While Kiss is just one of the legacy acts to announce a farewell tour in the past year, it's not as much about saying goodbye as it is about reliving the band's 46 year-long-career that, aside from their simultaneously released solo records, has not veered too wildly off its path of destruction. The same band that has offered not one, but two, generations of the Kiss Kasket (an actual coffin plastered in photos of the band engulfed in hellfire and is, allegedly, the preferred eternal resting place for both deceased members of Pantera — Vinnie Paul and Dimebag Darrell) also suggests that its farewell tour is a celebration of life. And what better way to raise a toast to the band's victory lap than with an official Swarovski crystal-covered Kiss logo coffee cup (which is currently being offered through Kiss' online store for $429.95)?

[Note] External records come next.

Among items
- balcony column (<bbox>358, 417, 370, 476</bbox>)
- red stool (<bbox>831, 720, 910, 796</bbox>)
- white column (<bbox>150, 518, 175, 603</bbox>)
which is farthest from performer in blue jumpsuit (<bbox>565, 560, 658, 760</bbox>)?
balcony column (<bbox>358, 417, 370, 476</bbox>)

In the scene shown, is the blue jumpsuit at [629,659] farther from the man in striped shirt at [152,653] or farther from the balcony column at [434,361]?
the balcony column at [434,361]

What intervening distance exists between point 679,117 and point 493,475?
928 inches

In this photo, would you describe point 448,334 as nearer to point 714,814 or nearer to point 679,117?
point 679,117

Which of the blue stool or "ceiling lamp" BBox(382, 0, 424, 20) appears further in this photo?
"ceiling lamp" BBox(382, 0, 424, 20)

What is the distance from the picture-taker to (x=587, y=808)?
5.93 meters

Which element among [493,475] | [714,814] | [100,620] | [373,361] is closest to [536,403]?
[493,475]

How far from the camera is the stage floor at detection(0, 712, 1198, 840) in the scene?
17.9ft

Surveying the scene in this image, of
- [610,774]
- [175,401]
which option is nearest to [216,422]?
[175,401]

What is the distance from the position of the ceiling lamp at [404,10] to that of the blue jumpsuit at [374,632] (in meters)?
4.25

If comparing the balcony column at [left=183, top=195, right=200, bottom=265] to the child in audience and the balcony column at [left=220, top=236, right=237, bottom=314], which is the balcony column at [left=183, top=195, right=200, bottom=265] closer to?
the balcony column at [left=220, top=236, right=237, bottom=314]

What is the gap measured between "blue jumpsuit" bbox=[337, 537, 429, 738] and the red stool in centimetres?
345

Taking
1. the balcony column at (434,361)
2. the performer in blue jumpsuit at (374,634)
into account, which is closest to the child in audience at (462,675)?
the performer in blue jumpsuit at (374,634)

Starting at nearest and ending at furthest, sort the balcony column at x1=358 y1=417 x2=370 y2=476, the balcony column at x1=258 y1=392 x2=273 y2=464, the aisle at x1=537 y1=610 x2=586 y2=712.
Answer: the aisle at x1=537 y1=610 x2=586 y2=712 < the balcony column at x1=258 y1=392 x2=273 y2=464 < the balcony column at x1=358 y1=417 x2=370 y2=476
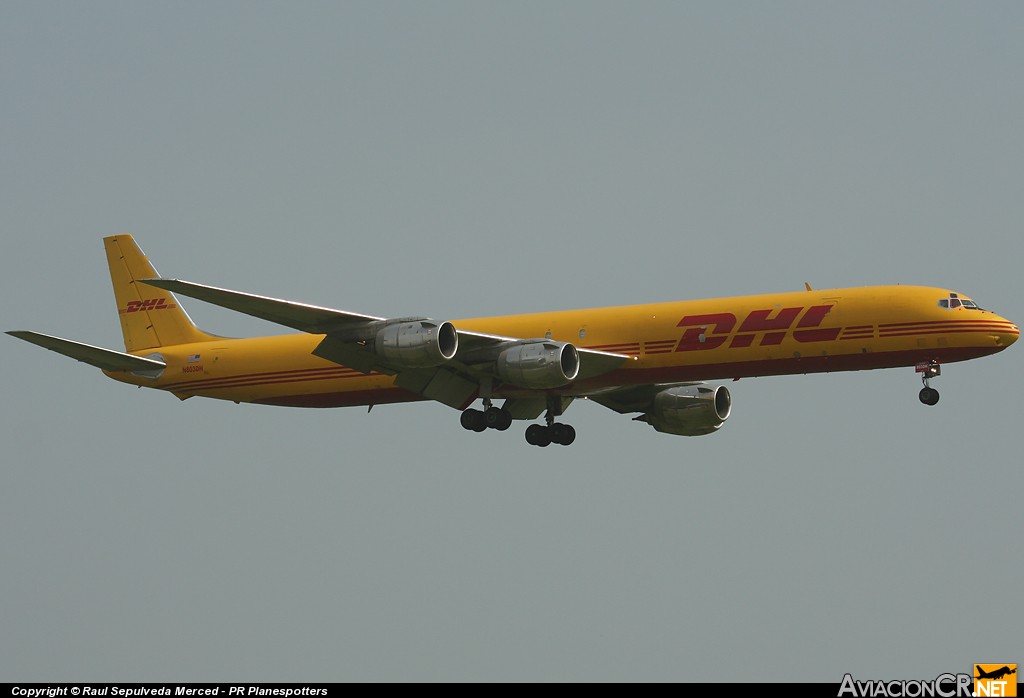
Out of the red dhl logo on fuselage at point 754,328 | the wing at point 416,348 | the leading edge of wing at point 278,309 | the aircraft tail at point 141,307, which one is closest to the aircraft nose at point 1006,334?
the red dhl logo on fuselage at point 754,328

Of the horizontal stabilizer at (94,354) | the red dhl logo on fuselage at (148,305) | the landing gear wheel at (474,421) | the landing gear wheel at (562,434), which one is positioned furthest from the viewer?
the red dhl logo on fuselage at (148,305)

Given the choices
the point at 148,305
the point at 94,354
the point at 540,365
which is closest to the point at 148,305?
the point at 148,305

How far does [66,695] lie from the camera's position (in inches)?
1590

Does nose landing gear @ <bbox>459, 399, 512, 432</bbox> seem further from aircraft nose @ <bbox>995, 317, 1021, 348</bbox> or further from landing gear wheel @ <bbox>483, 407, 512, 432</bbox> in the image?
aircraft nose @ <bbox>995, 317, 1021, 348</bbox>

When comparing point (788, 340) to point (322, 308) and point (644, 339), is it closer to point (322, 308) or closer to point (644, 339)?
point (644, 339)

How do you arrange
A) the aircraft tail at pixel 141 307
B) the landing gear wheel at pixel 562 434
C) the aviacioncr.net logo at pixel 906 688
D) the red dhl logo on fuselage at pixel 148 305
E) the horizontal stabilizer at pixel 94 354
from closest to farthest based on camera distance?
1. the aviacioncr.net logo at pixel 906 688
2. the horizontal stabilizer at pixel 94 354
3. the landing gear wheel at pixel 562 434
4. the aircraft tail at pixel 141 307
5. the red dhl logo on fuselage at pixel 148 305

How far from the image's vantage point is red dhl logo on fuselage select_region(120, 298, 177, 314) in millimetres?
60500

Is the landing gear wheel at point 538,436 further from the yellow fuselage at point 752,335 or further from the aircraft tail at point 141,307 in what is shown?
the aircraft tail at point 141,307

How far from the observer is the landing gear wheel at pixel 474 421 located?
53438 mm

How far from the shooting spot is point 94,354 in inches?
2219

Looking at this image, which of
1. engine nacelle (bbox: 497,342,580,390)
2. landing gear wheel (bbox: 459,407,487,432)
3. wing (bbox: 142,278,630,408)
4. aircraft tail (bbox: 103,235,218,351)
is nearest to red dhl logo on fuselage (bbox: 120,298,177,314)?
aircraft tail (bbox: 103,235,218,351)

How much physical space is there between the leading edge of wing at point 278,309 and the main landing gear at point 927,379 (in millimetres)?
16800

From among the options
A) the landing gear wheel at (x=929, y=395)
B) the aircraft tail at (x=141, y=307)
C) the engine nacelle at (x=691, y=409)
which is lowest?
the landing gear wheel at (x=929, y=395)

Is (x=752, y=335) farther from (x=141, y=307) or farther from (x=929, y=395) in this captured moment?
(x=141, y=307)
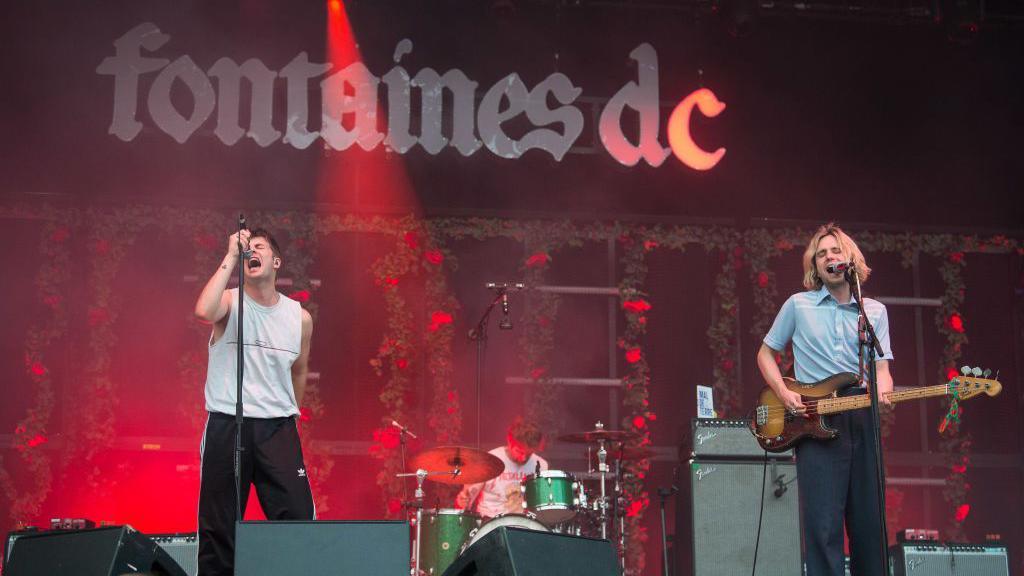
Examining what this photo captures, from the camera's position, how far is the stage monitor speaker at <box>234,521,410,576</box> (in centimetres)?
421

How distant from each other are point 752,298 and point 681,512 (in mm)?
4154

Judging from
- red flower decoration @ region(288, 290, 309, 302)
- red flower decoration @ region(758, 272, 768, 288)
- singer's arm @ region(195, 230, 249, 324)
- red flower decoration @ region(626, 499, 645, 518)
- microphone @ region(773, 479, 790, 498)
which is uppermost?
red flower decoration @ region(758, 272, 768, 288)

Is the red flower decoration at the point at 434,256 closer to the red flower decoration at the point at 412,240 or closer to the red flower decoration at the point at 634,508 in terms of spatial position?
the red flower decoration at the point at 412,240

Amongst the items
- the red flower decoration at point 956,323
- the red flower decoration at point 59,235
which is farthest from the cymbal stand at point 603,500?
the red flower decoration at point 59,235

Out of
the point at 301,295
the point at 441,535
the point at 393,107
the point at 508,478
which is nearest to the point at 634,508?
the point at 508,478

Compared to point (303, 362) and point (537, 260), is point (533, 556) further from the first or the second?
point (537, 260)

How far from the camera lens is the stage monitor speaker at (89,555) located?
4055 millimetres

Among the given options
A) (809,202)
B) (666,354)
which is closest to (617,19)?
(809,202)

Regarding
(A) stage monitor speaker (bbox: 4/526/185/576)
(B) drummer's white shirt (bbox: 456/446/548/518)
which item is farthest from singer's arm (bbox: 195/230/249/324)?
(B) drummer's white shirt (bbox: 456/446/548/518)

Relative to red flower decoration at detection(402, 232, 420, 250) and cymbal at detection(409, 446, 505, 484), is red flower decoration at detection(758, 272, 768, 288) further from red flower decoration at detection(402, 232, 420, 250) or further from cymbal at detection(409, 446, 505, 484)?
cymbal at detection(409, 446, 505, 484)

"The Kiss Nation has become a tribe. It's not your normal audience," Stanley says of Kiss fans. "It's your family. It's this huge secret society, where everybody comes to celebrate. There's a sense of self-empowerment, a sense of celebration of life. And it's now or never," he says. "People have always heard the legend and now you get a chance to see is it true and is it worthy of what you've heard? And by the last song, if not by the first song, you know, for sure that if you've never seen us before, you should have."

There's something universally true about Kiss and the members of Kiss Nation — the belief that anything is possible. Stanley says that he identifies with the audience for that reason. He says that he has personally encountered fans ranging from doctors to ex-convicts, all of whom have credited Kiss' music for helping them overcome adversity or for getting them to where they are now. He likes to think Kiss continues to "lead by example" and that they've inspired people to follow their dreams, even if people think those dreams — or stage outfits — are ridiculous.

"The band started with the idea of not being confined by other bands' limitations. And I certainly never had the idea of trying to be cool and maybe that's what made us cool. We still remain black sheep because there are still people out there that don't get it and that's OK," he says. "Singing about self-empowerment, singing about celebrating life, singing about having a good time may seem trite to some people, but it's timeless and what we were singing about 40 years ago will be true 40 years from today."

So, what can be learned from the Kiss formula, other than the importance of facial moisturizer and flame-retardant space armor and that not being able to readily name a single influential woman in your life is far from a deal-breaker in the eyes of Kiss Nation? If it ain't broke, why fix it? And if it is broke, just put makeup on it.

"I believe we create unknowingly or knowingly, we create our destiny," Stanley says. "It doesn't necessarily mean we wind up where we thought we would. We play a major role in determining our direction and that leads us to whatever we're going to go to. So, this was the path that I wanted and to believe that I would be doing it 45 years later is unfathomable. Yet, here I am and here's the band packing arenas and going down in a storm, because we're Kiss and we're forever."

Kiss will perform at 7:30 p.m. on Wednesday, March 13 at Little Caesars Arena; 2645 Woodward Ave., Detroit; 313-471-7000; 313presents.com; tickets start at $72.